Rodolfo Soriano-Núñez Sábado, 29 de Julio del 2023
According to information published by The AP on Thursday night, the bishops believe that the accusations lack legal support.
They are "press reports without formal complaints or legal cases," the unnamed source from the Mexican bishops' conference told The Associated Press.
By Rodolfo Soriano-Núñez
On the night of this Thursday, July 27, a source from the Conference of Mexican Catholic Bishops, not identified by The Associated Press dismissed the accusations made by the civil organizations Spes Viva of Mexico and the global, US-based, Bishop Accountability.
He said the claims were “based on news reports without formal complaints or legal cases."
The brief response from the Roman Catholic bishops of Mexico came after the two civil organizations published a report at noon Thursday that included 15 bishops and the former superior of a women's order based in the Mexican state of Chiapas. Los Angeles Press published an article with the details of the report as presented by the two civil organizations.

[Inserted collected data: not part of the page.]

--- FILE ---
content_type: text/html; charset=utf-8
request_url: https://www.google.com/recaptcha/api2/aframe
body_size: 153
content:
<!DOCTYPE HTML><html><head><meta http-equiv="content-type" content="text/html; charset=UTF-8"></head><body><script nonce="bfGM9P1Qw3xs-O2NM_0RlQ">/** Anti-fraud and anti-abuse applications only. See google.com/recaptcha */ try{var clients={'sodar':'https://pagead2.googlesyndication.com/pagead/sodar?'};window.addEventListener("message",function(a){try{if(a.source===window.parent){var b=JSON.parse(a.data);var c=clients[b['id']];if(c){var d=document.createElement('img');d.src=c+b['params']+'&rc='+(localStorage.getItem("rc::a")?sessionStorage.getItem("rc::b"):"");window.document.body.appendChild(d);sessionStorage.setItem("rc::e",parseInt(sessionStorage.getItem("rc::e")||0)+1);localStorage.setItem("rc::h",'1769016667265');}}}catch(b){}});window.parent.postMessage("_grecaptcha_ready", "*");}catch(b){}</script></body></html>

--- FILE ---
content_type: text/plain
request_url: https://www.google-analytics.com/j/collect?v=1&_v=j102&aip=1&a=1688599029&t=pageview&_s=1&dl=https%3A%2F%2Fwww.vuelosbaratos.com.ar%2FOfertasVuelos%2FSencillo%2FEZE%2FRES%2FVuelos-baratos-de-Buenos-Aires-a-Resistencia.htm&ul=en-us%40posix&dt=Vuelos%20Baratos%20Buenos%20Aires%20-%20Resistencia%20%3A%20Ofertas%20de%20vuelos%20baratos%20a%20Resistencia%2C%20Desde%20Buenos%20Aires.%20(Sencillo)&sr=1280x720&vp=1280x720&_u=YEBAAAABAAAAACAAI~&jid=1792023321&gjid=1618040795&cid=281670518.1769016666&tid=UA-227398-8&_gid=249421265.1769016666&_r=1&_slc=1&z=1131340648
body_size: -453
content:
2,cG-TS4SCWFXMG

Despite what was said by the unidentified spokesperson for the bishops, it must be noted that all the cases involving Marcial Maciel have been denounced before canonical instances and, in some cases, before civil instances, except those in which the victims chose to enter private agreements with the Legion of Christ, the religious order founded by Maciel at the end of the thirties of the last century.
Similarly, the Mexican bishops themselves laicized the priest involved in at least five cases of sexual abuse perpetrated in the archdiocese of Tuxtla Gutiérrez, capital of the state of Chiapas, located in southern Mexico.
The now former priest Salvador Valadez Fuentes was "reduced to the lay state", as the jargon of the Catholic Church says, back in 2022. The Dicastery for the Doctrine of the Faith in Rome ratified the sentence against this former priest in February 2022.
As a result of this case, the names of the former bishop of Tuxtla Gutiérrez and current emeritus archbishop of Acapulco, Felipe Aguirre Franco, and the current head of Tuxtla Gutiérrez archdiocese, Fabio Martínez Castilla, are on the list issued by Spes Viva and Bishops Accountability.
Religious sister Silvia López Pérez, founder of the so-called Disciples of Jesus the Good Shepherd, a female congregation founded in the then diocese of Tuxtla Gutiérrez at the end of the 20th century, is currently under a Church law or canonical procedure.
Sister Silvia López is considered an accomplice of Valadez in the abuse of at least five nuns who were her subordinates in that order, in addition to accusations against her of verbal abuse, among others.
Although the list for the case involving these nuns in Southern Mexico, does not name them, the now archbishop emeritus of Oaxaca, José Luis Chávez Botello, and the current archbishop of Monterrey, Nuevo León, and current chair of the Mexican Bishops' Conference, Rogelio Cabrera López, are also former archbishops of Tuxtla Gutiérrez.
Chávez Botello appears on the list for his role in the cover-up of former priest Gerardo Silvestre Hernández, who received confirmation of his penal sentence to sixteen and a half years in prison on February 24, 2017.
That day, the then-presiding magistrate of the Superior Court of Justice of Oaxaca, Alfredo Lagunas Rivera, confirmed the sentence that punishes former priest Silvestre Hernández for corruption of more than one-hundred minors from the Central Valleys of Oaxaca, so on top of being a case that has been widely documented in the media, there are also judicial and canonical records of that case.
Similarly, contrary to what the anonymous spokesperson for the Mexican bishop told the AP, there is a record on both penal and church courts in the case of the now former priest of San Luis Potosi, Eduardo Córdova Baustista.
Córdova is a fugitive from that Mexican state's justice. The civil authorities have issued the corresponding alerts to Interpol and the authorities of other countries to arrest him on sight and extradite him to Mexico immediately.
Nine years ago, in June 2014, the media reported that Córdova had committed the crimes that two archbishops emeritus of San Luis Potosí, a city in Northern Mexico, Luis Morales Reyes and Jesús Carlos Cabrera Romero, first minimized and then tried to cover up Córdova's abuses for which the authorities try to prosecute him up until today.
What is more, on May 26, 2014, one of the ecclesiastical courts in Mexico decided to strip Córdova of his priesthood status and, since Córdova is a fugitive, he did not appeal the decision of the Mexican Church court in Rome, so he has not been a priest for at least nine years.
Consequently, there is a record in church courts of the accusations against him, despite what the anonymous source told The Associated Press on Friday.